[llvm] [AMDGPU] Teach SIPreEmitPeephole pass to preserve MachineLoopInfo (PR #178868)
Dark Steve via llvm-commits
llvm-commits at lists.llvm.org
Fri Jan 30 03:16:42 PST 2026
https://github.com/PrasoonMishra created https://github.com/llvm/llvm-project/pull/178868
SIPreEmitPeephole performs several optimizations, but only some of them modify the CFG.
Optimizations that do not modify the CFG:
- `optimizeSetGPR()` - removes redundant `S_SET_GPR_IDX_ON` instructions
- Unpacking of packed instructions (`V_PK_MUL_F32`, `V_PK_ADD_F32`, `V_PK_FMA_F32`) for MFMA co-issue - transforms packed instructions into unpacked equivalents
- `optimizeVccBranch()` - when removing redundant `S_AND_B64` after a VOPC comparison instruction (the branch itself remains unchanged)
Added a `CFGModified` flag that is only set when CFG-modifying transformations occur, allowing MLI to be preserved when CFG is not modified.
>From 4783861a22b836e1a63e433e0afdd3ae2203996b Mon Sep 17 00:00:00 2001
From: Prasoon Mishra <Prasoon.Mishra at amd.com>
Date: Fri, 30 Jan 2026 08:14:30 +0000
Subject: [PATCH 1/2] Preserve MLI info in SIPreEmitPeephole.
---
llvm/lib/Target/AMDGPU/SIPreEmitPeephole.cpp | 21 ++++++++++++++++----
1 file changed, 17 insertions(+), 4 deletions(-)
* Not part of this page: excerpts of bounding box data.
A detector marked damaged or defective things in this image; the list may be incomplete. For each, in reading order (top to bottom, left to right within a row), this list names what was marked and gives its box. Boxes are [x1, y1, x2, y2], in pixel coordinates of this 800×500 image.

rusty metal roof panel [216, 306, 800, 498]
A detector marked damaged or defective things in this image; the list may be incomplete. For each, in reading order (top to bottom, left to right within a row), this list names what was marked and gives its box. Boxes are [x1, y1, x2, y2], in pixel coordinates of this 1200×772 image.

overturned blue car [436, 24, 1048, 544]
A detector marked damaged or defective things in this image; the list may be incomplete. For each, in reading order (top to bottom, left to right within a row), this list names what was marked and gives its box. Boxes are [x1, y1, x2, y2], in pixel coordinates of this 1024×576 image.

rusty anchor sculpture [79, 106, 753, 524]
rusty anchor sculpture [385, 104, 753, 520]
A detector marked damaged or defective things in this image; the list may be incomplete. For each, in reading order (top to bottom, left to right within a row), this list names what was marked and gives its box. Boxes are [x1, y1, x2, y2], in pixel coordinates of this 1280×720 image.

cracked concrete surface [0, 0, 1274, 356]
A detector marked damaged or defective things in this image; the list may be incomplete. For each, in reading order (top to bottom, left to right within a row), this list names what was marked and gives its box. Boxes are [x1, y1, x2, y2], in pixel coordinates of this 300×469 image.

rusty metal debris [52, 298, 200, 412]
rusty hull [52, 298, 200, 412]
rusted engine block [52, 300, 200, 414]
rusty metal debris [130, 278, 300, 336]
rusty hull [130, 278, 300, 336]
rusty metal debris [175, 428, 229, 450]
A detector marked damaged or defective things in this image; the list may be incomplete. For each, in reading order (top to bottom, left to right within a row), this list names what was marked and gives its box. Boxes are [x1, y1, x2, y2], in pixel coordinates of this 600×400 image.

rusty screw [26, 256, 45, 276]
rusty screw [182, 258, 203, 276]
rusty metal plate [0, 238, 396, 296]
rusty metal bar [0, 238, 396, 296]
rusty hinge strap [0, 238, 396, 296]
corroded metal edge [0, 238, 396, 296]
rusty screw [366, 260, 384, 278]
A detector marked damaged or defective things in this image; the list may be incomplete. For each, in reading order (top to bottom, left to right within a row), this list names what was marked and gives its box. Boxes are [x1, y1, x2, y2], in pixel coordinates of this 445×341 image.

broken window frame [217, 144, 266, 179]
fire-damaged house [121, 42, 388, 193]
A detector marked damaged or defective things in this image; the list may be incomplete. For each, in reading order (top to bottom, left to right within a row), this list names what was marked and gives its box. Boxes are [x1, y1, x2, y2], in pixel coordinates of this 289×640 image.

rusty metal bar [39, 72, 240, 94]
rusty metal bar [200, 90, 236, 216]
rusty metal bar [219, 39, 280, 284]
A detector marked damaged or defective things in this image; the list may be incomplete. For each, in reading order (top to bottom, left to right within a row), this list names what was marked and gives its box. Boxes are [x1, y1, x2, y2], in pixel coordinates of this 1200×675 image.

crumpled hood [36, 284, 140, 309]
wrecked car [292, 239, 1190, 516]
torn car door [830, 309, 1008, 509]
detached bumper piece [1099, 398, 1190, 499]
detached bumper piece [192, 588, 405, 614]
diff --git a/llvm/lib/Target/AMDGPU/SIPreEmitPeephole.cpp b/llvm/lib/Target/AMDGPU/SIPreEmitPeephole.cpp
index 385127cb26eea..e2c7d89f9325f 100644
--- a/llvm/lib/Target/AMDGPU/SIPreEmitPeephole.cpp
+++ b/llvm/lib/Target/AMDGPU/SIPreEmitPeephole.cpp
@@ -24,6 +24,7 @@
#include "llvm/ADT/SetVector.h"
#include "llvm/CodeGen/MachineDominators.h"
#include "llvm/CodeGen/MachineFunctionPass.h"
+#include "llvm/CodeGen/MachineLoopInfo.h"
#include "llvm/CodeGen/MachinePostDominators.h"
#include "llvm/CodeGen/TargetSchedule.h"
#include "llvm/Support/BranchProbability.h"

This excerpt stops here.